Les miniers Anglogold Ashanti et Randgold Resources créent une coentreprise au Ghana

Par Jeune Afrique

Randgold exploite la mine d'or de Tongon, en Côte d'Ivoire. © Olivier pour Jeune Afrique

Les deux groupes miniers ont conclu un accord afin de créer une coentreprise dans le pays, d'après un communiqué des deux sociétés. L'objectif est d'exploiter ensemble la mine d'or d'Obuasi, située à 320 kilomètres au nord-ouest d'Accra et dont la licence d'exploitation appartient à Anglogold.

Le groupe sud-africain Anglogold Ashanti et le britannique Randgold Resources  – coté à Londres, mais dirigé par le sud-africain Mark Bristow – poursuivent leur partenariat en Afrique.

Après s’être notamment associés à Kibali en RD Congo et à Morila au Mali, les deux géants miniers vont de nouveau collaborer ensemble dans la mine d’Obuasi au Ghana. Celle-ci dispose de réserves estimées à 5,29 millions d’onces d’or.

Une coentreprise pour réduire les coûts

Selon les termes de l’accord, Randgold va proposer et mener un plan de développement de la mine d’Obuasi, afin d’accroître sa durée de vie en visant une réduction des coûts et un retour sur investissement viable. Des études de faisabilité d’une durée indicative de quatre mois seront menées au préalable.

« Obuasi dispose de ressources de classe mondiale. Nous devons maintenant voir si nous pouvons la convertir en mine de classe mondiale. Nous avons un long historique de coopération avec Anglogold Ashanti et nous sommes heureux de travailler à nouveau avec eux, dans l’objectif de trouver un futur viable pour Obuasi », a déclaré Mark Bristow, le PDG de Randgold.

La création de la société mixte devra toutefois être soumise à l’approbation des conseils d’administration de chacune des parties, de la banque centrale sud-africaine et des autorités ghanéennes.
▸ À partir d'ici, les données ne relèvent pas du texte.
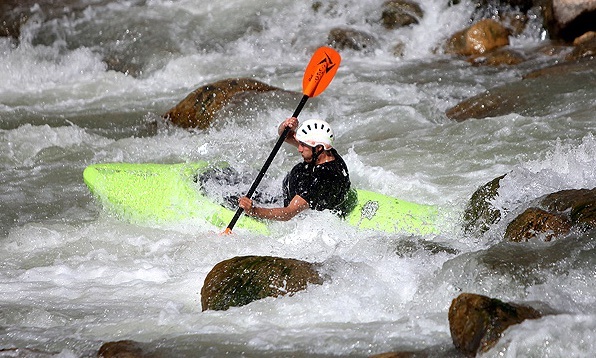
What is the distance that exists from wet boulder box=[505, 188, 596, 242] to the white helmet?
4.07ft

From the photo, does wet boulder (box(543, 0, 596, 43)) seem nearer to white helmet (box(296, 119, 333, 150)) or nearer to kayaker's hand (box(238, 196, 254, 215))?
white helmet (box(296, 119, 333, 150))

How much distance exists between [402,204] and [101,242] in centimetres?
189

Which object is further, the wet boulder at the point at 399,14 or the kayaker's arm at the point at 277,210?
the wet boulder at the point at 399,14

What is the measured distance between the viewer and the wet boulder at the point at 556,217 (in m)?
4.37

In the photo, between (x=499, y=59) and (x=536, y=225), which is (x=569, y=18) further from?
(x=536, y=225)

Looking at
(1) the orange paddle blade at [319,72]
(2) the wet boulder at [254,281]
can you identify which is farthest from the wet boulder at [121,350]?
(1) the orange paddle blade at [319,72]

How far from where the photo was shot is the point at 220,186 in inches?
232

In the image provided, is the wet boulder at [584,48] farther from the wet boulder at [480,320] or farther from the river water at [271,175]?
the wet boulder at [480,320]

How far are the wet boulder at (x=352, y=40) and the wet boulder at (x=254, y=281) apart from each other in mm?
6527

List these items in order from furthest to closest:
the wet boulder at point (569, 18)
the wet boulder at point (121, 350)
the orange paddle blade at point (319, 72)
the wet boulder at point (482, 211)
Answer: the wet boulder at point (569, 18) → the orange paddle blade at point (319, 72) → the wet boulder at point (482, 211) → the wet boulder at point (121, 350)

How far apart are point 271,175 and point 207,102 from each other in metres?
1.66

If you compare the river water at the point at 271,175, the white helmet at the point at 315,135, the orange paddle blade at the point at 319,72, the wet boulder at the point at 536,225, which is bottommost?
the river water at the point at 271,175

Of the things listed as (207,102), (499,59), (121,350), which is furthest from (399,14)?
(121,350)

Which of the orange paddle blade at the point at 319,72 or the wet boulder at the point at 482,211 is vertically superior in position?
the orange paddle blade at the point at 319,72
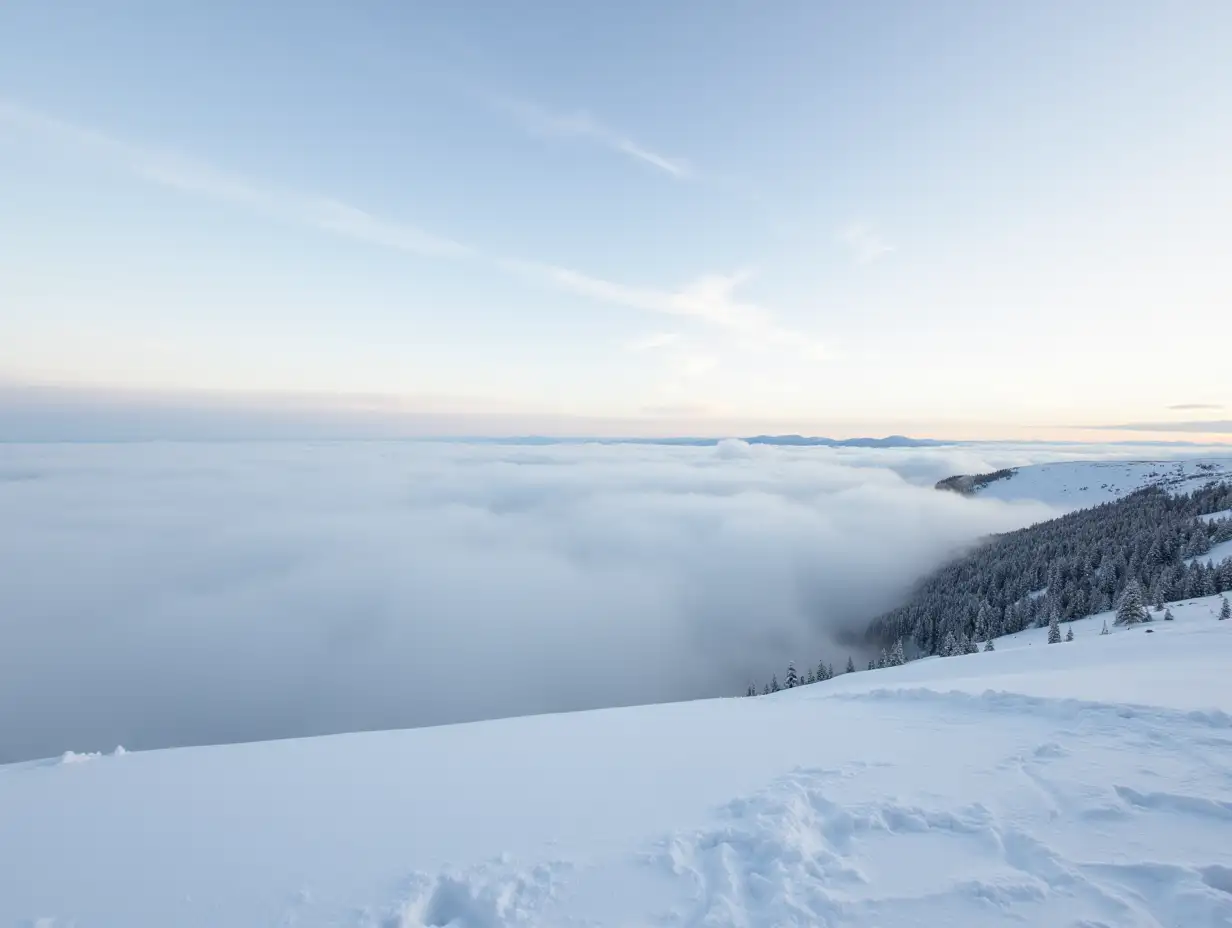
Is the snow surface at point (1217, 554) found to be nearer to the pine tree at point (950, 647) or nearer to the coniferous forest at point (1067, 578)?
the coniferous forest at point (1067, 578)

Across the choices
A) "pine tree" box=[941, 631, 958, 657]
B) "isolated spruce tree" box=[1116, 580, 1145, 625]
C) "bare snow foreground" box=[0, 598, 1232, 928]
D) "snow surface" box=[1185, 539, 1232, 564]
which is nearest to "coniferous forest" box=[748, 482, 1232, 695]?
"isolated spruce tree" box=[1116, 580, 1145, 625]

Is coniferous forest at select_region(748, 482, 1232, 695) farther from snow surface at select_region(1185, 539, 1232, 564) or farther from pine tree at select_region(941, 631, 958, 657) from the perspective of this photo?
snow surface at select_region(1185, 539, 1232, 564)

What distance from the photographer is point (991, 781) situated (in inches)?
262

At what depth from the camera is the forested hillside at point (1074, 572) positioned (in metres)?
61.8

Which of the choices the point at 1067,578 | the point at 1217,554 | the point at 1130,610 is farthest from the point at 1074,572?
the point at 1130,610

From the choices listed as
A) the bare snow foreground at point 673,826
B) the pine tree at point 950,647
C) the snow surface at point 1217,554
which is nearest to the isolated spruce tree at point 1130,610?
the pine tree at point 950,647

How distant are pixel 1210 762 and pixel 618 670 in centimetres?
10532

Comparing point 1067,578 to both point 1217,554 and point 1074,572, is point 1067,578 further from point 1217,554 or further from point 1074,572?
point 1217,554

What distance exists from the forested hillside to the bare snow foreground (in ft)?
211

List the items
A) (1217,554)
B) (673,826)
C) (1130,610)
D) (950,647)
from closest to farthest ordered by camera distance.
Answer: (673,826), (1130,610), (950,647), (1217,554)

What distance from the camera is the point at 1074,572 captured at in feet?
240

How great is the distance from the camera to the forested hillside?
61.8 m

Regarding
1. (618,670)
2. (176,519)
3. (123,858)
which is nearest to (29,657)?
(176,519)

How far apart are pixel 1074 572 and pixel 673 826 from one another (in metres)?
101
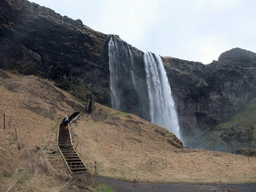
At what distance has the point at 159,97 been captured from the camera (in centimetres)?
5369

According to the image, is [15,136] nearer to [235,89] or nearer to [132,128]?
[132,128]

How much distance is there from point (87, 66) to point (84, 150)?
32.6 meters

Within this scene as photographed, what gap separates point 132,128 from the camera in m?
24.8

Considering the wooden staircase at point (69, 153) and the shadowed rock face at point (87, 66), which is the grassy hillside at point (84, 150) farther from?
the shadowed rock face at point (87, 66)

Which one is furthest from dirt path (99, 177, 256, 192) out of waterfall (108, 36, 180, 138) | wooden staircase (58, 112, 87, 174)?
waterfall (108, 36, 180, 138)

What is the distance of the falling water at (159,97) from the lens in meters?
51.3

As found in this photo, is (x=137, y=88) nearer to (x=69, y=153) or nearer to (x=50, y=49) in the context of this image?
(x=50, y=49)

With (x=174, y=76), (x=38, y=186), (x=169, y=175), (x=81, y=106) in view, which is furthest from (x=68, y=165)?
(x=174, y=76)

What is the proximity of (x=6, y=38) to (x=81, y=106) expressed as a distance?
20811mm

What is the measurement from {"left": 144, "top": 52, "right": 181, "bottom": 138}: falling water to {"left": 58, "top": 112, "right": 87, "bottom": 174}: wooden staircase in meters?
35.9

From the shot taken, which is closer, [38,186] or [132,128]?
[38,186]

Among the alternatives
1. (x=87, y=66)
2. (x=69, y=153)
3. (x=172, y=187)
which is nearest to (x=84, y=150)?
(x=69, y=153)

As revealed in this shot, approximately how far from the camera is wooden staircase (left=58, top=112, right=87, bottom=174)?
1082 cm

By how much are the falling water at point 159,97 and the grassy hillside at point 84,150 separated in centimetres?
2445
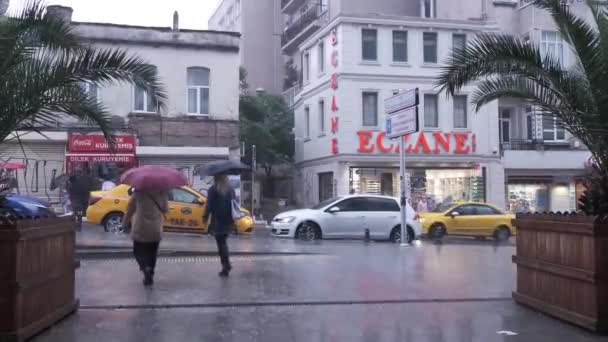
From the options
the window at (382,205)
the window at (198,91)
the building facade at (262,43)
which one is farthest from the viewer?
the building facade at (262,43)

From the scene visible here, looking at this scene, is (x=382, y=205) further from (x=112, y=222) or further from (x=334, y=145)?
(x=334, y=145)

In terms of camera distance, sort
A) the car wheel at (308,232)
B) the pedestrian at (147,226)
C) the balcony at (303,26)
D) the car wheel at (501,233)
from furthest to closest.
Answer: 1. the balcony at (303,26)
2. the car wheel at (501,233)
3. the car wheel at (308,232)
4. the pedestrian at (147,226)

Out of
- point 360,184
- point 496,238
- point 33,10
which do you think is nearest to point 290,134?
point 360,184

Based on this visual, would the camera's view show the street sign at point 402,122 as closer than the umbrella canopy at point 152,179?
No

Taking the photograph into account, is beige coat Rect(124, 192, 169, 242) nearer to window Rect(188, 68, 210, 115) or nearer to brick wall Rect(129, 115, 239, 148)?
brick wall Rect(129, 115, 239, 148)

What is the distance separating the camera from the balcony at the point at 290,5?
4500cm

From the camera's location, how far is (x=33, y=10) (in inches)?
294

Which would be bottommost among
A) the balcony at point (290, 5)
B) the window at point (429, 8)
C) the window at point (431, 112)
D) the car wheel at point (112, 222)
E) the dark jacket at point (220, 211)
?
the car wheel at point (112, 222)

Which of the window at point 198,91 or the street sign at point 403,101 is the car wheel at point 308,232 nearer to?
the street sign at point 403,101

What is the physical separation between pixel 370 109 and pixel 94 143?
1305cm

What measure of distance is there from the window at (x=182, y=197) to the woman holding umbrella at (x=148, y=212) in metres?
9.20

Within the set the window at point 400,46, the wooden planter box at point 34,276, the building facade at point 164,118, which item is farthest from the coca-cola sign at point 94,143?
the wooden planter box at point 34,276

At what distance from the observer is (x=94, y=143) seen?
2542 centimetres

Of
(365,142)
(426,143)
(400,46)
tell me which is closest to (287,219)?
(365,142)
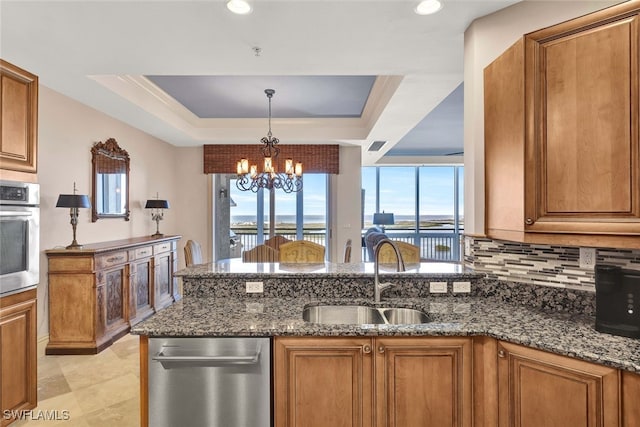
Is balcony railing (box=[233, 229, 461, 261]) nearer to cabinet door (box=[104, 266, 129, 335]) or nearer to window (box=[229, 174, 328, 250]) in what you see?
window (box=[229, 174, 328, 250])

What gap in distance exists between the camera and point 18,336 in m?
2.20

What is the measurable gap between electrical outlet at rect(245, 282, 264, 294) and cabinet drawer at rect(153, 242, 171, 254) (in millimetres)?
2851

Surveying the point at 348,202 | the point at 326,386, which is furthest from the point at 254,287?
the point at 348,202

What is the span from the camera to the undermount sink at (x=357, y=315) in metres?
1.98

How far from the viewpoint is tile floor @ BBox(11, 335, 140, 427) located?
7.62 feet

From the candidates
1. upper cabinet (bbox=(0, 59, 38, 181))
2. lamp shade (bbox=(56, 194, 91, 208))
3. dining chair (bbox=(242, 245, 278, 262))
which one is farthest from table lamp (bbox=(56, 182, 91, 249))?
dining chair (bbox=(242, 245, 278, 262))

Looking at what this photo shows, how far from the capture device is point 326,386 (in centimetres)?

Elle ne sera donc pas opérationnelle avant la fin du premier trimestre 2016.

Relance de la production souterraine

En 2012, Anglogold avait entrepris un programme de modernisation de la mine d’Obuasi qui comprenait notamment des opérations souterraines et le développement d’infrastructures. Mais fin 2014, le premier producteur d’or du continent y a limité son activité avec une réduction des emplois et l’arrêt de la production souterraine.

La tendance des groupes miniers est au regroupement dans des projets communs dans le but de mutualiser les coûts et de réduire les risques en cas d’échec. Ce projet d’alliance au Ghana en est une illustration supplémentaire. De fait, Anglogold, troisième producteur d’or de la planète, est dans une phase de réduction drastique de ses coûts et de son endettement. Ce désengagement partiel de la mine d’Obuasi s’inscrit dans cette stratégie.

Outre son pays d’origine, le sud-africain Anglogold est actif au Ghana, en Guinée, en RD Congo, au Mali et en Tanzanie. En 2014, le groupe a réalisé 5,4 milliards de dollars de chiffre d’affaires. De son côté, Randgold est présent en Côte d’Ivoire, au Mali, en RD Congo et au Sénégal et a enregistré 1,17 milliard de dollars de revenus l’an dernier.